7. What is planned for Av. Rio Branco and surroundings
The document mentions the strip between R. Esteves Júnior, R. Bocaiúva, Av. Rio Branco, and the waterfront as the epicenter of active mobility transformations in the masterplan. Specifically:
- Av. Rio Branco is classified as Type M — corridor with segregated bikeway and qualified sidewalks proposal
- The Esteves Júnior → Rio Branco axis is identified as priority for active ground floor qualification
- The area is within 5 to 10 minutes walking from the three pilot projects
Today, apartments downtown Florianópolis are trading below R$22,000/m². For comparison: in Lisbon, who bought at Parque das Nações before Expo 98 construction works bought at a discount to the rest of the city. The neighborhood ended up worth 3× more than when construction began.
There is no guarantee the same will happen in Florianópolis — urban projects depend on execution, politics, and time. But the pattern is documented, and downtown is at the beginning of this process.
FAQ
What is the Gehl Plan for Florianópolis?
It is a masterplan for revitalization of downtown Florianópolis designed by Gehl Architects (Copenhagen) in partnership with local office LUA, commissioned by ACIF, CDL, and City Hall. The 136-page document was delivered on February 12, 2026, and proposes interventions in mobility, public spaces, neighborhood qualification, and three pilot projects with defined phasing.
Who hired Gehl Architects for the Florianópolis project?
The hiring was done by ACIF (Florianópolis Chamber of Commerce and Industry), CDL (Chamber of Business Leaders), and Florianópolis City Hall, through the SMPHDU and SEPEC secretaries.
Has the Gehl Plan already been approved by City Hall?

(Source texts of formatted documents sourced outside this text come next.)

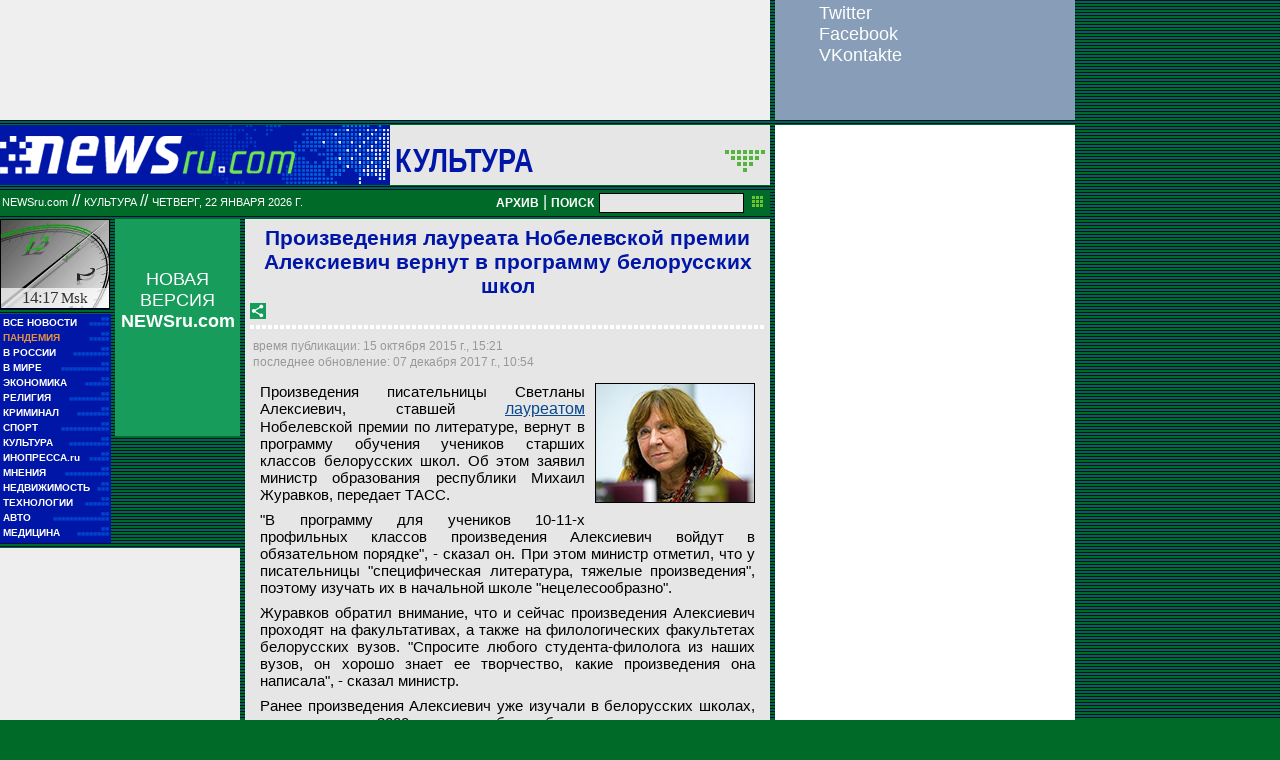

--- FILE ---
content_type: text/html; charset=utf-8
request_url: https://www.google.com/recaptcha/api2/aframe
body_size: 267
content:
<!DOCTYPE HTML><html><head><meta http-equiv="content-type" content="text/html; charset=UTF-8"></head><body><script nonce="TpdyQY0igIkkWYPlq2qSaw">/** Anti-fraud and anti-abuse applications only. See google.com/recaptcha */ try{var clients={'sodar':'https://pagead2.googlesyndication.com/pagead/sodar?'};window.addEventListener("message",function(a){try{if(a.source===window.parent){var b=JSON.parse(a.data);var c=clients[b['id']];if(c){var d=document.createElement('img');d.src=c+b['params']+'&rc='+(localStorage.getItem("rc::a")?sessionStorage.getItem("rc::b"):"");window.document.body.appendChild(d);sessionStorage.setItem("rc::e",parseInt(sessionStorage.getItem("rc::e")||0)+1);localStorage.setItem("rc::h",'1769080625634');}}}catch(b){}});window.parent.postMessage("_grecaptcha_ready", "*");}catch(b){}</script></body></html>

The document delivered in February 2026 is a conceptual masterplan — a framework of guidelines and pilot projects, not an approved executive project. Implementation depends on later stages: project detailing, procurement processes, approvals, and public budget. The three pilot projects have defined phasing, but without official construction start date.

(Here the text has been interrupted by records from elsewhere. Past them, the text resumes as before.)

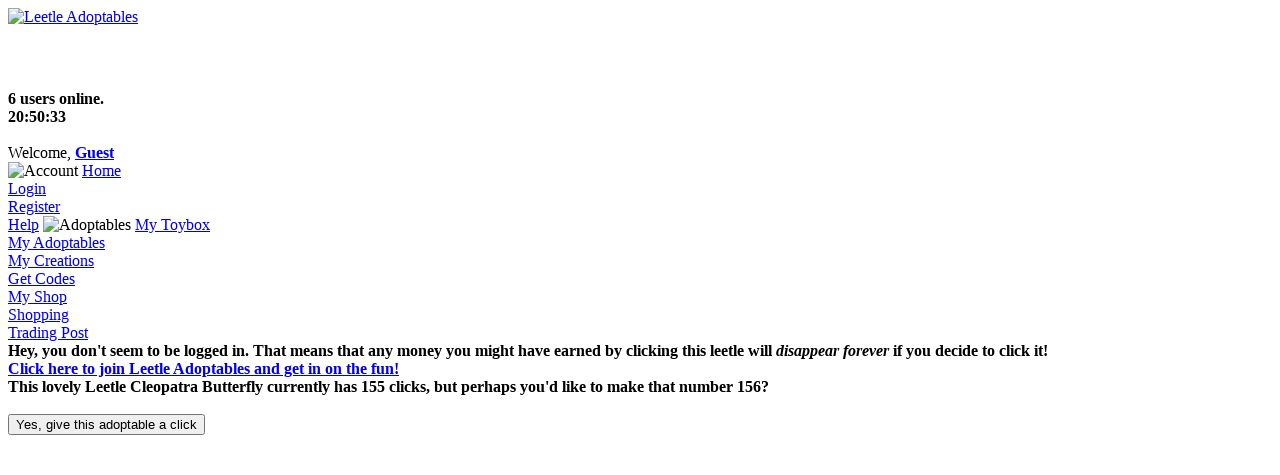

--- FILE ---
content_type: text/html; charset=utf-8
request_url: https://leetles.com/in/22235
body_size: 4778
content:
<!DOCTYPE html>
<html>
	<head>
		<title>Leetle Adoptables - Viewing Leetle Cleopatra Butterfly</title>
		<style type='text/css'>
			@import url("https://ajax.googleapis.com/ajax/libs/jqueryui/1.8.17/themes/base/jquery-ui.css");
			@import url("/layout/style.css");
					</style>
		<script type="text/javascript" src="https://ajax.googleapis.com/ajax/libs/jquery/1.7.1/jquery.min.js"></script>
		<script type="text/javascript" src="https://ajax.googleapis.com/ajax/libs/jqueryui/1.8.14/jquery-ui.min.js"></script>
		<link rel="icon" href="/layout/favicon.png" type="image/png" />
		<script type="text/javascript" src="https://www.google-analytics.com/ga.js"></script><script type="text/javascript">try {var pageTracker = _gat._getTracker("UA-2864033-6");pageTracker._trackPageview();} catch(err) {}</script>
	</head>
	<body>
	<div id="wrapper">
		<div id="header">
		<a href='/' id="logo"><img src="/layout/logo.png" alt="Leetle Adoptables"/></a>
		<div class='ads'><script type="text/javascript">google_ad_client = "pub-9809178634330480";google_ad_slot = "4282323483";google_ad_width = 468;google_ad_height = 60;</script><script type="text/javascript" src="https://pagead2.googlesyndication.com/pagead/show_ads.js"></script></div>
		</div>
		<div id="menu"><!-- google_ad_section_start(weight=ignore) -->
			<b>6 users online.</b><br/>
			<b id='clock'>20:50:31</b><script type="text/javascript">var clock = document.getElementById("clock");var sec = 31;var min = 50;var hour = 20;function countdown() {if(sec++ >= 60) {sec = 0; if(min++ >= 60) {min = 0;if(hour++ >= 24) hour = 0;}} clock.innerHTML = hour+":"+(min.toString().length==1?"0":"")+min+":"+(sec.toString().length==1?"0":"")+sec;}setInterval("countdown();",1000);</script><br/><br/>
			Welcome, <b><a href='/login'>Guest</a></b><br/>			<img src="/layout/mhacc.png" alt="Account"/>
			<a href="/" class="house">Home</a><br/>
						<a href="/login" class="key">Login</a><br/>
			<a href="/register" class="key">Register</a>
			<br/>
			<a href="/help" class="help">Help</a>
			<img src="/layout/mhado.png" alt="Adoptables"/>
			<a href="/toybox" class="box">My Toybox</a><br/>
			<a href="/adopted" class="ball">My Adoptables</a><br/>
			<a href="/creations" class="art">My Creations</a><br/>
			<a href="/codes" class="ball">Get Codes</a><br/>
			<a href="/myshop" class="money">My Shop</a><br/>
			<a href="/shop" class="money">Shopping</a><br/>
			<a href="/trade" class="arrows">Trading Post</a>
					<!-- google_ad_section_end -->
		</div>
		<div id="content">
						<div class='roundbox blue' style='font-weight: bold'>Hey, you don't seem to be logged in. That means that any money you might have earned by clicking this leetle will <i>disappear forever</i> if you decide to click it!<br/><a href='/register'>Click here to join Leetle Adoptables and get in on the fun!</a></div><script type="text/javascript">
function doClick() {
	$.post("/in/22235", { submit: "submit", ajax: 1 },
	function(data){
		$("#clickinfo").slideUp(function() {
			$("#clickinfo").html(data);
			$("#clickinfo").slideDown();
		});
	}, "html");
}
</script><div id="clickinfo"><div class='roundbox' style='font-weight: bold'>This lovely Leetle Cleopatra Butterfly currently has 155 clicks, but perhaps you'd like to make that number 156?<br/><br/><form action='/in/22235' method='post' onsubmit='javascript:doClick();return false;'><input type='submit' class='click' value='Yes, give this adoptable a click' name='submit'/></form></div></div>	<div class='itembox'>
		<a href='/creation/1070'><img src='/adoptables/1070.gif' style='margin-top: -16px; padding-top: 50%;'/></a>
	</div>
	<table>
		<tr><th>Name</th><td><i>Leetle Cleopatra Butterfly</i></td></tr>
		<tr><th>Owner</th><td><a href='/profile/Ashywolf'>Ashywolf</a></td></tr>
		<tr><th>Born On</th><td>06/09/2012</td></tr>
		<tr><th>Level</th><td id='level'>19</td></tr>
		<tr><th>Clicks</th><td id="clicks">155</td></tr>
		<tr><td>&nbsp;</td></tr>
		<tr><th colspan='2' id='ctnl'>4 more clicks until level 20.</th></tr>
	</table>
			
			<div id="prefooter"><script type="text/javascript"><!--
google_ad_client = "ca-pub-9809178634330480";
/* Leetle Adoptables - 728x90 */
google_ad_slot = "0331731237";
google_ad_width = 728;
google_ad_height = 90;
//-->
</script>
<script type="text/javascript"
src="https://pagead2.googlesyndication.com/pagead/show_ads.js">
</script></div>
		</div>
		<br style='clear: both'/>
	</div>
	<footer id="copyright">
		Leetle Adoptables copyright &copy; 2009-2026 T.J. Lipscomb. All Adoptables copyright &copy; their original creators/owners.<br/>
		Usage of the site is subject to the <a href="/terms">Terms and Conditions</a>.<br/>
	</footer>
	<iframe src='/check' style='width: 1px; height: 1px; visibility: hidden'/>	</body>
</html>


--- FILE ---
content_type: text/html; charset=utf-8
request_url: https://www.google.com/recaptcha/api2/aframe
body_size: 266
content:
<!DOCTYPE HTML><html><head><meta http-equiv="content-type" content="text/html; charset=UTF-8"></head><body><script nonce="lVNuh3Um5rWau1AvlYyTZg">/** Anti-fraud and anti-abuse applications only. See google.com/recaptcha */ try{var clients={'sodar':'https://pagead2.googlesyndication.com/pagead/sodar?'};window.addEventListener("message",function(a){try{if(a.source===window.parent){var b=JSON.parse(a.data);var c=clients[b['id']];if(c){var d=document.createElement('img');d.src=c+b['params']+'&rc='+(localStorage.getItem("rc::a")?sessionStorage.getItem("rc::b"):"");window.document.body.appendChild(d);sessionStorage.setItem("rc::e",parseInt(sessionStorage.getItem("rc::e")||0)+1);localStorage.setItem("rc::h",'1768960233673');}}}catch(b){}});window.parent.postMessage("_grecaptcha_ready", "*");}catch(b){}</script></body></html>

What are the three pilot projects of the Gehl Plan in Florianópolis?
(1) Mercado Vivo: transformation of the parking lot next to the Public Market into an 8,000 m² plaza and pedestrianization of R. Francisco Tolentino. (2) School Zone: street-plaza on the northern stretch of R. Esteves Júnior, focused on children circulating the area. (3) Safe Crossings on Beira-Mar Norte: qualification of pedestrian crossings to improve downtown-to-waterfront connection.

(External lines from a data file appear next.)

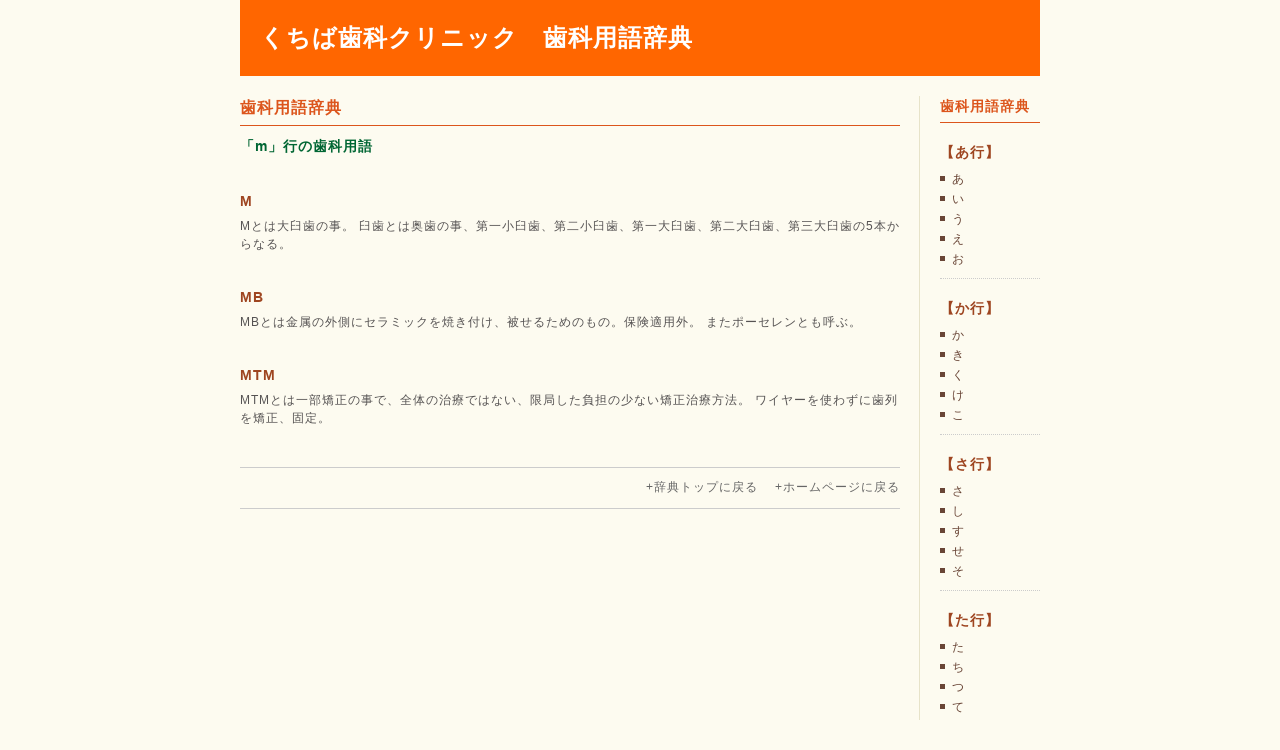

--- FILE ---
content_type: text/html; charset=UTF-8
request_url: https://www.kuchiba.com/dictionary/em
body_size: 1208
content:
<!DOCTYPE html PUBLIC "-//W3C//DTD XHTML 1.0 Transitional//EN" "http://www.w3.org/TR/xhtml1/DTD/xhtml1-transitional.dtd">
<html xmlns="http://www.w3.org/1999/xhtml">
<head>
<meta http-equiv="Content-Type" content="text/html; charset=utf-8"/>
<title>くちば歯科クリニック　歯科用語辞典</title>
<link href="style.css" rel="stylesheet" type="text/css"/>
</head>

<body>

<!--  contents  --><div id="contents">

<!--  header --><div id="header">
<h1><a href="index.php">くちば歯科クリニック　歯科用語辞典</a></h1>
<!--  header end --></div>

<!--  left  --><div id="left">
<h2>歯科用語辞典</h2>

<p><span class="green">「m」行の歯科用語</span></p>

<h3>M</h3>
<p>Mとは大臼歯の事。 臼歯とは奥歯の事、第一小臼歯、第二小臼歯、第一大臼歯、第二大臼歯、第三大臼歯の5本からなる。</p>
<h3>MB</h3>
<p>MBとは金属の外側にセラミックを焼き付け、被せるためのもの。保険適用外。 またポーセレンとも呼ぶ。</p>
<h3>MTM</h3>
<p>MTMとは一部矯正の事で、全体の治療ではない、限局した負担の少ない矯正治療方法。 ワイヤーを使わずに歯列を矯正、固定。</p>

<div id="pageback">
<a href="index.php">+辞典トップに戻る</a>　
<a href="http://kuchiba.com/">+ホームページに戻る</a>
</div>

<!--  left end  --></div>

<!--  right  -->
<div id="right">
<h2>歯科用語辞典</h2>

<h3>【あ行】</h3>
<ul class="r_box">
<li><a href="a.php">あ</a></li>
<li><a href="i.php">い</a></li>
<li><a href="u.php">う</a></li>
<li><a href="e.php">え</a></li>
<li><a href="o.php">お</a></li>
</ul>

<h3>【か行】</h3>
<ul class="r_box">
<li><a href="ka.php">か</a></li>
<li><a href="ki.php">き</a></li>
<li><a href="ku.php">く</a></li>
<li><a href="ke.php">け</a></li>
<li><a href="ko.php">こ</a></li>
</ul>

<h3>【さ行】</h3>
<ul class="r_box">
<li><a href="sa.php">さ</a></li>
<li><a href="si.php">し</a></li>
<li><a href="su.php">す</a></li>
<li><a href="se.php">せ</a></li>
<li><a href="so.php">そ</a></li>
</ul>

<h3>【た行】</h3>
<ul class="r_box">
<li><a href="ta.php">た</a></li>
<li><a href="ti.php">ち</a></li>
<li><a href="tu.php">つ</a></li>
<li><a href="te.php">て</a></li>
<li><a href="to.php">と</a></li>
</ul>

<h3>【な行】</h3>
<ul class="r_box">
<li><a href="na.php">な</a></li>
<li><a href="ni.php">に</a></li>
<li><a href="nu.php">ぬ</a></li>
<li><a href="ne.php">ね</a></li>
<li><a href="no.php">の</a></li>
</ul>

<h3>【は行】</h3>
<ul class="r_box">
<li><a href="ha.php">は</a></li>
<li><a href="hi.php">ひ</a></li>
<li><a href="fu.php">ふ</a></li>
<li><a href="he.php">へ</a></li>
<li><a href="ho.php">ほ</a></li>
</ul>

<h3>【ま行】</h3>
<ul class="r_box">
<li><a href="ma.php">ま</a></li>
<li><a href="mi.php">み</a></li>
<li><a href="mu.php">む</a></li>
<li><a href="me.php">め</a></li>
</ul>

<h3>【や行】</h3>
<ul class="r_box">
<li><a href="ya.php">や</a></li>
<li><a href="yu.php">ゆ</a></li>
<li><a href="yo.php">よ</a></li>
</ul>

<h3>【わ行】</h3>
<ul class="r_box">
<li><a href="wa.php">わ</a></li>
</ul>

<h3>【A～E】</h3>
<ul class="r_box">
<li><a href="ea.php">a</a></li>
<li><a href="eb.php">b</a></li>
<li><a href="ec.php">c</a></li>
<li><a href="ed.php">d</a></li>
<li><a href="ee.php">e</a></li>
</ul>

<h3>【F～J】</h3>
<ul class="r_box">
<li><a href="ef.php">f</a></li>
<li><a href="eg.php">g</a></li>
<li><a href="eh.php">h</a></li>
<li><a href="ei.php">i</a></li>
<li><a href="ej.php">j</a></li>
</ul>

<h3>【K～O】</h3>
<ul class="r_box">
<li><a href="em.php">m</a></li>
<li><a href="eo.php">o</a></li>
</ul>

<h3>【P～T】</h3>
<ul class="r_box">
<li><a href="ep.php">p</a></li>
<li><a href="er.php">r</a></li>
<li><a href="es.php">s</a></li>
<li><a href="et.php">t</a></li>
</ul>

<h3>【U～Z】</h3>
<ul class="r_box">
<li><a href="ew.php">w</a></li>
<li><a href="ex.php">x</a></li>
</ul>

</div>
<!--  right end  -->

<br class="clear"/>
<p id="foot">© くちば歯科クリニック All Rights Reserved.</p>

<!--  content end  --></div>
</body>
</html>

--- FILE ---
content_type: text/css
request_url: https://www.kuchiba.com/dictionary/style.css
body_size: 1113
content:
@charset "utf-8";
body {
    margin: 0;
	padding: 0;
	font-family: "メイリオ","Meiryo",verdana,"ＭＳ Ｐゴシック","ヒラギノ角ゴ Pro W3","Hiragino Kaku Gothic Pro",Osaka,"MS PGothic",Sans-Serif;
	background-color: #fdfbf0;
}

h1,h2,p,ul,li {
    margin: 0;
	padding: 0;
}

/*◆◆◆◆◆◆◆◆◆◆◆◆◆◆◆◆◆◆◆◆◆

	contents

◆◆◆◆◆◆◆◆◆◆◆◆◆◆◆◆◆◆◆◆◆◆*/

#contents {
    width: 800px;
	margin: auto;
	line-height: 1.5;
	letter-spacing: 1px;
	color: #565353;
	font-size: 12px;
}

/*◆◆◆◆◆◆◆◆◆◆◆◆◆◆◆◆◆◆◆◆◆

	header

◆◆◆◆◆◆◆◆◆◆◆◆◆◆◆◆◆◆◆◆◆◆*/

#header {
	width: 800px;
	margin-bottom: 20px;
}

#header h1 {
	font-size: 24px;
	color: #FFFFFF;
	font-weight: bold;
	padding: 20px 0 20px 20px;
	background: #FF6600;
}

#header h1 a {
	text-decoration: none;
	color: #FFFFFF;
} 

#header h1 a:hover {
	text-decoration: underline;
} 


/*◆◆◆◆◆◆◆◆◆◆◆◆◆◆◆◆◆◆◆◆◆

	left

◆◆◆◆◆◆◆◆◆◆◆◆◆◆◆◆◆◆◆◆◆◆*/


#left {
    width: 660px;
	float: left;
	padding: 0px 9px 10px 0;
}

#left h2 {
	font-size: 16px;
	color: #dc551c;
	font-weight: 600;
	padding-bottom: 5px;
	border-bottom: solid 1px #dc551c;
	margin-bottom: 10px;
}

#left h3 {
	font-size: 14px;
	font-weight: 600;
	color: #9e4520;
	margin-bottom: 5px;
}

#left p {
	padding: 0 0 20px 0;
}

#pageback {
    width: 660px;
	height: 20px;
	margin: 20px 0;
	padding: 10px 0;
	border-bottom: solid 1px #CCCCCC;
	border-top: solid 1px #CCCCCC;
	text-align: right;
}

#pageback a {
    text-decoration: none;
	color: #666666;
}

#pageback a:hover {
    text-decoration: underline;
}


/*◆◆◆◆◆◆◆◆◆◆◆◆◆◆◆◆◆◆◆◆◆

	right

◆◆◆◆◆◆◆◆◆◆◆◆◆◆◆◆◆◆◆◆◆◆*/

#right {
    width: 100px;
	float: right;
	padding-left: 20px;
	border-left: solid 1px #e7e3c9;

}

#right h2 {
	font-size: 14px;
	color: #dc551c;
	font-weight: 600;
	padding-bottom: 5px;
	border-bottom: solid 1px #dc551c;
	margin-bottom: 10px;
}

#right h3 {
	padding: 5px 0 5px 0;
	margin-bottom: 0px;
	font-size: 14px;
	font-weight: 600;
	color: #9e4520;
}

ul.r_box {
    width: 100px;
	font-size: 12px;
	margin: 0 0 10px 0;
	padding: 0 0 10px 0;
	border-bottom: dotted 1px #CCCCCC;
}

ul.r_box li {
	margin: 0;
	padding: 0;
	list-style: none;
}

ul.r_box li a {
	padding: 2px 0 0 12px;
	color: #694536;
	text-decoration: none;
	background: url(img/li.gif) no-repeat left center;
	display: block;
}

ul.r_box li a:hover {
	text-decoration: underline;
}


/*◆◆◆◆◆◆◆◆◆◆◆◆◆◆◆◆◆◆◆◆◆

	footer

◆◆◆◆◆◆◆◆◆◆◆◆◆◆◆◆◆◆◆◆◆◆*/


#foot {
    clear: both;
    height: 40px;
	width: 800px;
	margin-top: 40px;
	font-size: 10px;
	color: #666666;
	margin-top: 20px;
	padding-top: 10px;
	border-top: solid 1px #999999;
	text-align: right;
}

#foot a {
    text-decoration: none;
	color: #666666;

}

#foot a:hover {
    text-decoration: underline;
}


/*◆◆◆◆◆◆◆◆◆◆◆◆◆◆◆◆◆◆◆◆◆

	list用

◆◆◆◆◆◆◆◆◆◆◆◆◆◆◆◆◆◆◆◆◆◆*/

.listbox {
	width: 670px;
	font-size: 12px;
}

.listinbox {
	width: 210px;
	float: left;
	margin-right: 20px;
}

.listinbox2 {
	width: 210px;
	float: right;
}

span.green {
	color: #006633;
	font-weight: bold;
	font-size: 14px;
}

.listbox ul {
	padding: 0;
	margin-bottom: 20px;
}

.listbox li {
	list-style: none;
}

.listbox li a {
	color: #694536;
	text-decoration: none;
	background: url(img/li.gif) no-repeat left center;
	padding: 2px 0 0 12px;
}

.listbox li a:hover {
	text-decoration: underline;
}

.clear {
	clear: both;
}


@media only screen and (max-width: 767px){
	#contents,
	#header {
		width: 100%;
	}
	#left {
		width: 100%;
		float: none;
		padding: 0;
	}
	.listbox,
	.listinbox,
	.listinbox2 {
		width: 100%;
		float: none;
		margin: 0;
	}
	#right {
		display: none;
	}
	#pageback,
	#foot {
		width: 100%;
	}
	#left h2 {
		padding: 0 5px;
	}
	.listbox {
		padding: 0 5px;
		-webkit-box-sizing: border-box;
		-moz-box-sizing: border-box;
		box-sizing: border-box;
	}
}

What is the impact of the Gehl Plan on real estate prices downtown Florianópolis?
There is no official price impact projection. What exists are documented international precedents in the masterplan itself: in Bilbao, areas near the intervention corridor appreciated 150%; in Copenhagen, Gehl projects generated 20 to 40% above rest of city; in Lisbon, Parque das Nações tripled in value between announcement and consolidation. The correlation between qualified urbanism and property appreciation is consistent across multiple cases — but speed and magnitude depend on project execution.
Is Av. Rio Branco included in the Gehl Plan?
Yes. Av. Rio Branco is classified in the masterplan as a Type M corridor (collector street), with proposal for one-way segregated bikeway, priority bus lanes, and minimum sidewalks of 2.5 m. The Esteves Júnior → Rio Branco axis is identified as priority for active ground floor qualification (retail, cafés, and mixed uses at street level).